Jury Summons

Jury Summons

Monday, September 15, 2014

What’s the problem with juries ignoring the law anyway?

            When they first think about it, most people are upset at the thought that a jury can ignore the law when reaching a verdict. The idea that the judicial system is based on the whims and discretions of a small group of unelected people with no official qualifications besides being licensed to drive a car does seem to run contrary to the American system of government. But, jury nullification is the essence of what makes the American judicial system such a matter of pride to most Americans. A jury should dispense justice, not heartless and legalistic decisions.
            Most countries don’t allow their citizens to serve on juries. Their choice in deciding not to embrace the jury system may lie in those countries believing that the law is too complicated for lay persons to understand, that jury duty is too inconvenient for the ordinary citizen, or that having a few hand selected judges render decisions is more efficient. But, the most likely reason other countries do not allow citizen juries and jury nullification is that those countries want to keep their judicial system under the control of the central government, and not in the hands of their lay citizens.
            The United States celebrates jury nullification, such as the trial of John Peter Zenger in which the jury refused to convict a defendant despite very overt efforts of the colonial governor to ensure his imprisonment. Cases such as these are why the United States has historically granted juries the power to resist efforts by the executive and legislative branches of government to dictate the results the judicial branch will make. Most Americans who read an account of Zenger’s trial would agree that there were strong justifications for allowing jury nullification in that case. So then why do many people feel comfortable supporting jury nullification in the Zenger case, but not in present day cases?
            Some people might believe jury nullification causes more harm than good if jurors are able to rule contrary to laws in immoral ways. Accounts of Southern juries acquitting whites accused of murdering black Americans during the Jim Crow era are an example of jury nullification that is an affront to many people’s conscience. While there certainly are isolated examples of juries handing down unjust sentences, the argument that jury nullification should be eliminated ignores the potential harm that jury nullification prevents.
            Jury nullification serves an important role in limiting the power of the government to control the population through any laws it wishes to pass. Because jury nullification is a check against outrageous laws, its existence has likely prevented many attempts by the government to rig the justice system, similar to the attempt Governor Cosby made to control the outcome of the Zenger trial.

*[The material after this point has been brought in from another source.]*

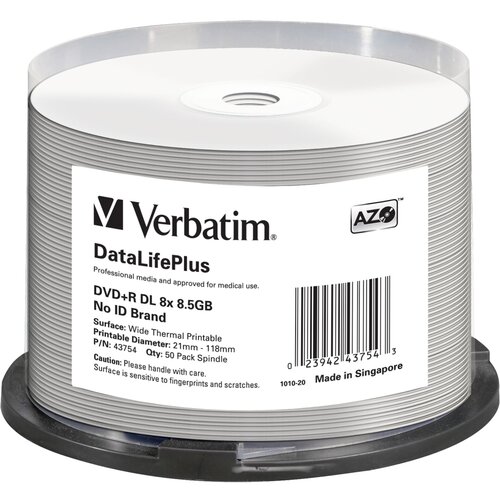 Verbatim 1x50 DVD+R Double Layer 8x Speed 8,5GB thermal printable Slike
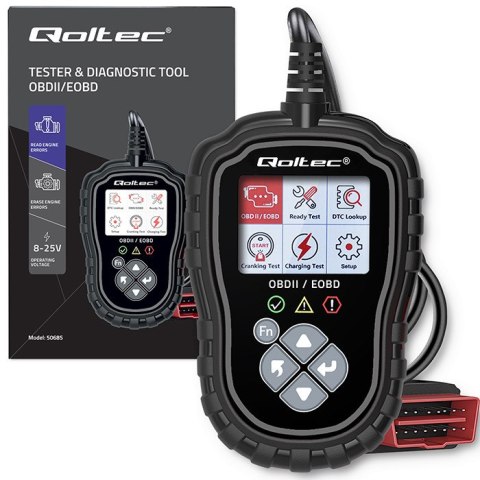 Qoltec Cyfrowy Tester diagnostyczny ProLine | OBD2 EOBD | Polskie MENU | 8V-25V | Dual System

            Jury nullification is an important cog in the United States judicial system to protect citizens from unjust punishment. It is a unique way that Americans can rebel against laws they believe are unjust. While the power to make verdicts contrary to the law is a huge responsibility to entrust to jurors, instances where jurors have used jury nullification such as the Zenger trial are valid reasons why the United States needs to maintain jury nullification.